Magari ripartendo dalla storia dei bit. Introdurre dei meccanismi per cui riusciamo a tracciare la storia dei bit e il loro contesto potrebbe aiutare. Il Web è stato creato per ricordare tutto dimenticando il suo contesto, probabilmente per facilitarne la diffusione e il suo utilizzo.

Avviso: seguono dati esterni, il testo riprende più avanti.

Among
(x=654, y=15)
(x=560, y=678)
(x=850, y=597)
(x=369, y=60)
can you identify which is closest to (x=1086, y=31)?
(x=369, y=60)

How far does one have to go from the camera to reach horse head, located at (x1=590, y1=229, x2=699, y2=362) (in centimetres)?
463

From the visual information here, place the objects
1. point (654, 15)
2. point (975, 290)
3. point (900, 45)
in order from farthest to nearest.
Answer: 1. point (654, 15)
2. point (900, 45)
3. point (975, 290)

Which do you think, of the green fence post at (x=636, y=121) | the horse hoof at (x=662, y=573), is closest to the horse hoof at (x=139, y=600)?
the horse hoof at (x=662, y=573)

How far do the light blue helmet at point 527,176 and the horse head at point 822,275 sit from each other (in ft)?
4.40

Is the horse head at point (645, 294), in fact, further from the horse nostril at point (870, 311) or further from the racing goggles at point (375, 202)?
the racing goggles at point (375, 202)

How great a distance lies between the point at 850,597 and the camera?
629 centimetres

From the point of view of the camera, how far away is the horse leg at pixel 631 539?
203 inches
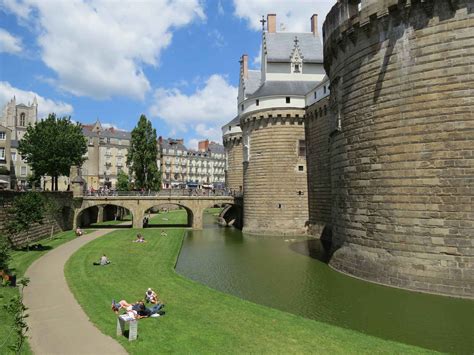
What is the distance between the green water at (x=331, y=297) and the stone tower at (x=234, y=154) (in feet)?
95.3

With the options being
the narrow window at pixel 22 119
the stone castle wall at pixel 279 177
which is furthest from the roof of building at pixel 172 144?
the stone castle wall at pixel 279 177

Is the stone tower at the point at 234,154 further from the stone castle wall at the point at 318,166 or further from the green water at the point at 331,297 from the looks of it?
the green water at the point at 331,297

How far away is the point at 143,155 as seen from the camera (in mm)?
55281

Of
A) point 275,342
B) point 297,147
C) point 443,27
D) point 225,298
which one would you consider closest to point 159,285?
point 225,298

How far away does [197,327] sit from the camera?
12.5 m

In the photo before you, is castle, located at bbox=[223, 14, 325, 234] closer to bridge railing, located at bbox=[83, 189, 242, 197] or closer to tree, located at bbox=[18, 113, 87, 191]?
bridge railing, located at bbox=[83, 189, 242, 197]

Oggi tutti diamo per scontato che il Web, anzi Internet sia per sua natura senza contesto e senza un’origine. Ma non è mai stato cosi almeno secondo due dei suoi inventori. Le proposte iniziali per l’architettura della rete digitale, vengono da due geniali e lungimiranti scienziati come Vannevar Bush nel 1945 e da Ted Nelson, inventore dell’ipertesto nel 1960, e propongo di conservare la provenienza dei bit. Ora con l’arrivo dell’intelligenza artificiale (meglio sintetica) stiamo iniziando a capire i veri costi dell’ignorare questo approccio. Senza provenienza, senza origine, senza storia non abbiamo modo di controllare l’AI e di renderla utile strumento di progresso per aiutare a arrivare a una giustizia sociale. Cosi come l’arca di Noè fu una grande narrazione di uno strumento innovativo e di emergenza per affrontare una situazione di crisi causata dall’arrivo di un evento inaspettato contro il quale la comunità non possedeva strumenti per difendersi, questo è il momento per cui una grande alleanza tra istituzioni sociali, economiche, politiche, culturali e antropologiche, può costruire una nuova forma di civiltà, una nuova democrazia. Partendo dal riconoscere la forza dei legami e delle relazioni tra donne e uomini, tra natura e umanità. Abbiamo la grande e irrinunciabile responsabilità di contribuire per dare un futuro alla vita sulla terra; quella umana e quella della natura di cui spesso ci scordiamo di farne solo parte, mentre siamo ancora convinti di esserne i padroni.